For the sake of efficiency, the loads, shifts, and stores are performed in groups of four: Only one unnecessary load (tempA, tempB) is required for every four loads. These repetitive operations also reduce the number of iterations that the for loop has to perform. This is an important facet of improving any application’s performance, and it’s called loop unrolling.

for loops take a significant amount of time to execute. With each iteration, the processor has to perform four steps:

  1. Execute a branch statement to check for the end condition.

  2. Load the count variable into a register.

  3. Increment/decrement the variable.

  4. Store the updated variable to memory (cache).

Reducing the number of iterations will generally improve your application’s performance. One way is to process data as vectors rather than scalars. Another is to repeat lines of code, as shown in Listing 9.1.
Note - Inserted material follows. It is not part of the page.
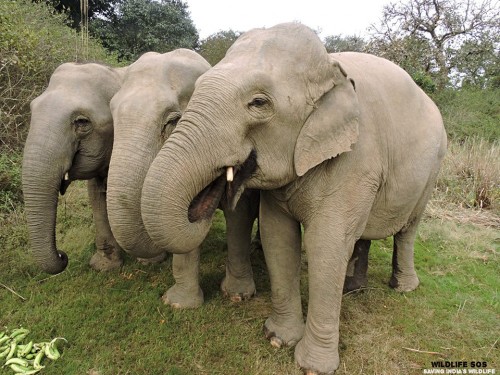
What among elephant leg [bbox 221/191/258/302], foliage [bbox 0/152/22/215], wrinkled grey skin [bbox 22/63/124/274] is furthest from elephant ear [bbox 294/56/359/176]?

The easiest way is to have the compiler handle it for you. ppu-gcc provides two flags for this purpose: -funroll-loops and -funroll-all-loops. The first causes ppu-gcc to examine each loop in the code and determine whether its number of iterations is known before the loop begins. If so, -funroll-loops replaces the loop with repeated statements. The second flag, -funroll-all-loops, produces repeated statements regardless of whether the loop’s number of iterations is known in advance.

Note

ppu-gcc provides the flag -ftree-vectorize, which performs loop vectorization on trees. I’ve used the restrict keyword and proper memory alignment, but ppu-gcc autovectorization has never worked for me.

SOA Versus AOS

It’s common to declare an array of C structs as follows:

typedef struct position {
  float x;
  float y;
  float z;
};
position particle_positions[N];

This is called an array of structures (AoS), and it’s both common and convenient. But when it comes to vectorizing these arrays, two problems arise. The obvious concern is that the three floats elements can’t fill the four elements of a vector, and this reduces the efficiency of vector operations.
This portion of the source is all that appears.